Expert Insights on the RBI/Carrols Deal
2 Min Read By MRM Staff
The new year has just begun and already there’s a big deal in the restaurant industry as Restaurant Brands International Inc., parent company of Burger Kings inked an estimated $1 billion deal to acquire Carrols Restaurant Group, the largest Burger King franchisee in the United States, operating 1,022 restaurants in 23 states.
The transaction is part of Burger King's Reclaim the Flame plan to accelerate sales growth and drive franchisee profitability. Burger King expects to remodels to a modern image over the next five years and then refranchise a large majority of newly remodeled restaurants to smaller franchisee groups.

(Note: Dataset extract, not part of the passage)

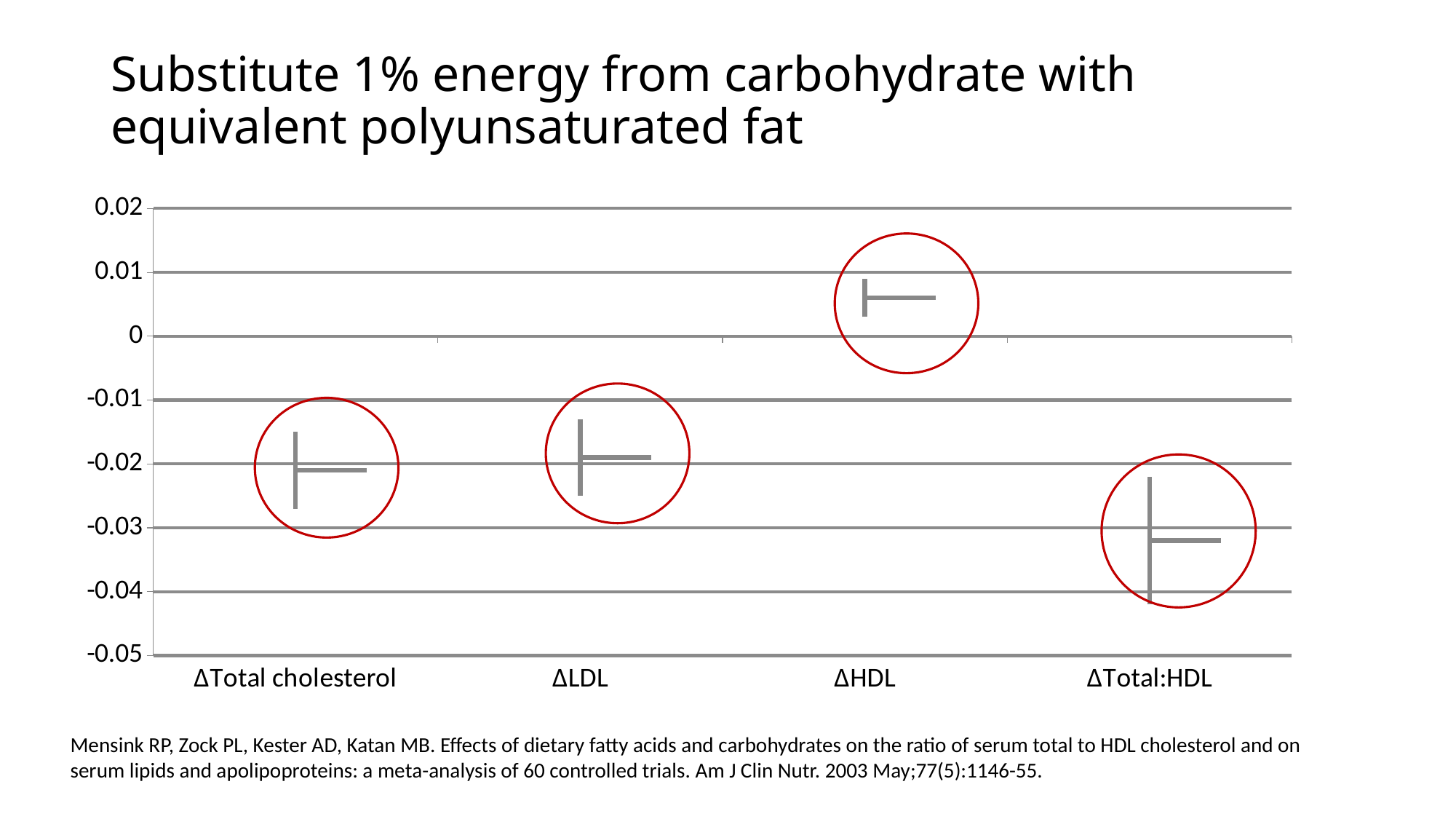
How many categories are shown on the x axis of the chart? 4 What is the title of the slide containing the chart? Substitute 1% energy from carbohydrate with equivalent polyunsaturated fat Which category has the lowest value in the chart? ΔTotal:HDL Is the value for ΔTotal cholesterol greater or less than -0.01? less Which category has the highest value in the chart? ΔHDL Is the value for ΔLDL greater or less than -0.03? greater Which is larger, the value for ΔLDL or the value for ΔTotal:HDL? ΔLDL Is the value for ΔTotal:HDL greater or less than -0.03? less What is the highest value shown on the y axis of the chart? 0.02 Which is larger, the value for ΔHDL or the value for ΔTotal:HDL? ΔHDL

Is this a sign of things to come? To learn more, Modern Restaurant Management (MRM) magazine received expert insights from Gregg Majewski, Founder & CEO of Craveworthy Brands and former CEO of Jimmy John’s Sandwiches.
What is your take on Restaurant Brands International (RBI) buying out Carrols, it’s largest franchisee? Were you surprised? Why is this happening now?

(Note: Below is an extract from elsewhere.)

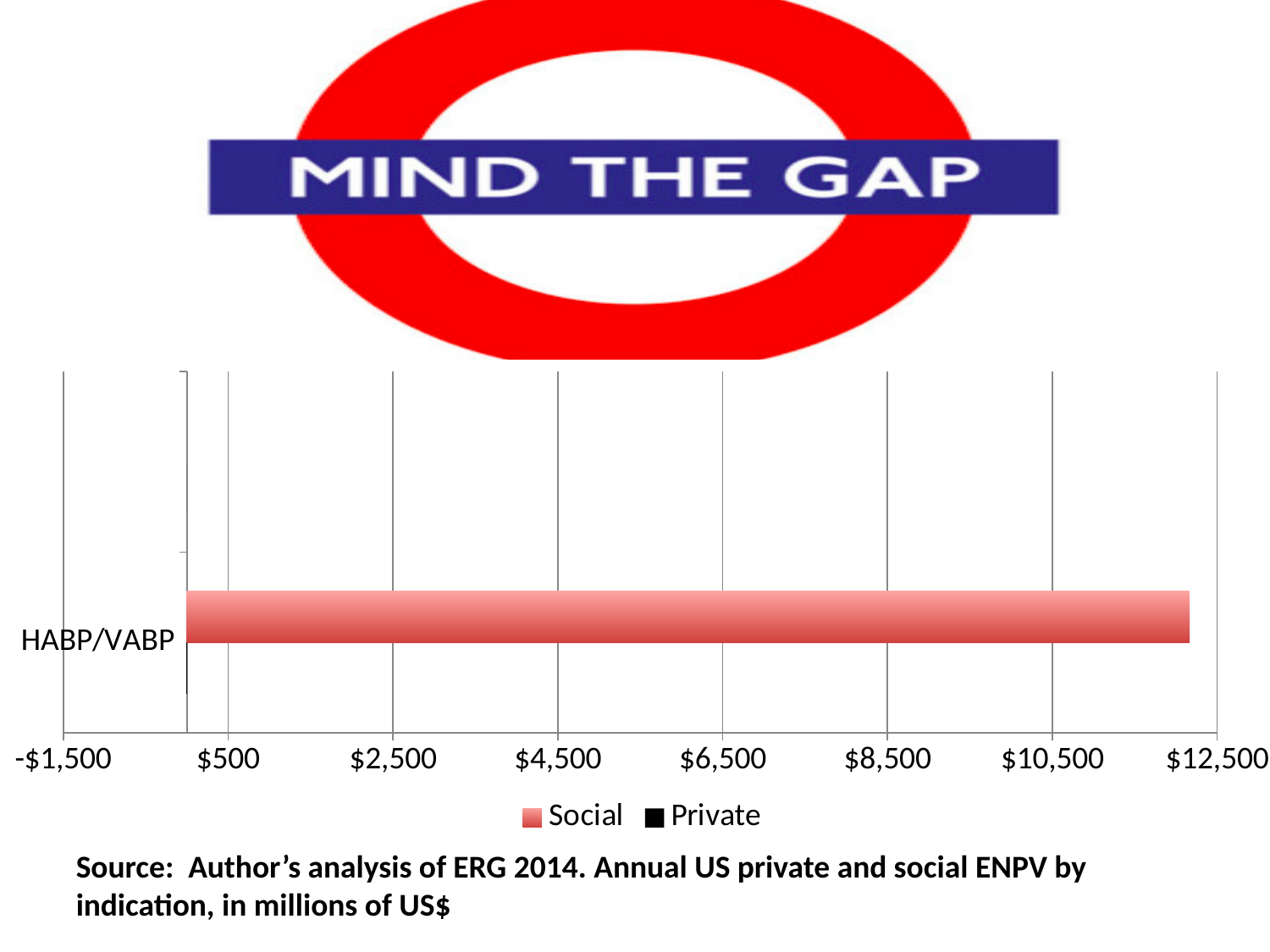
Is the Social value for HABP/VABP greater or less than $10,500? greater Is the Social value for HABP/VABP greater or less than $12,500? less What is the name of the category plotted on the chart? HABP/VABP What is the highest value labelled on the horizontal axis? $12,500 Which series has the smaller value for HABP/VABP? Private Which series has the larger value for HABP/VABP, Social or Private? Social How many categories are plotted on the chart? 1 How many series does the chart legend list? 2 Is the Private value for HABP/VABP greater or less than $500? less What are the two series named in the chart legend? Social and Private What kind of chart is shown on the slide? bar chart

It’s definitely a big and bold move to make for any brand, but with full faith in their new direction, I’m sure they will see success. I’m not surprised that this decision was made, as it’s become more important now, more than ever before, to meet the ever-changing needs of consumers. Big changes are happening in modernization, innovation, food technology, and more, and if you’re not adapting, you simply won’t make it.

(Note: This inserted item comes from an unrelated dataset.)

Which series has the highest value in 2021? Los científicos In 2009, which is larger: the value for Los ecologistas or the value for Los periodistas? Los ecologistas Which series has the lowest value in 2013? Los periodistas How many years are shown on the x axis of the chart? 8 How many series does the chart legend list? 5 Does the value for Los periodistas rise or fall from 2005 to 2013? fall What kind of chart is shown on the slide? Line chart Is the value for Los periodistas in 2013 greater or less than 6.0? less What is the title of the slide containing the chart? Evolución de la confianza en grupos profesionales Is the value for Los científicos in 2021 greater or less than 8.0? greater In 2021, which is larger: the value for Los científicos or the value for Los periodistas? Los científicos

What does the deal say about the current state of franchise investment activity?
The amount of money sitting on the sidelines right now is bigger than ever, and if the economy sees any improvement, it is going to be a wild year.
The amount of money sitting on the sidelines right now is bigger than ever, and if the economy sees any improvement, it is going to be a wild year.
What kind of M&A activity do you anticipate in the coming year?
A huge number of brands will be for sale this year, and that will be good for the franchisees. Sometimes, new leadership can bring new perspectives and opportunities to a stalled and tired brand.
What do you feel the reinvestment into locations will offer the franchisee operators?
Reinvesting in the design and atmosphere of stores will not only captivate loyal customers, but attract brand new ones, which is the name of the game. With the same, tired looking stores, you’ll see the same results. Making it in the restaurant industry comes down to providing a true experience for guests. Not only is change inevitable, but it’s how you grow as a brand.
What do you feel this will do to reinvigorate the brand?
Bringing in new leadership will set the brand up for continued growth and sustainability. As Restaurant Brands International’s plan is to remodel 1,022 restaurants and then sell them back to local franchisees to own and manage moving forward, they are creating new opportunities for their owners.
What can emerging and other legacy brands learn from this deal?
All brands, emerging or legacy, can learn that even if you have a proven business model, adapting to the needs of consumers and enhancing your guest experience should always be priority. Analyze your customer’s experience from the moment they walk into your restaurant; from ordering, to menu items, to how your products are served.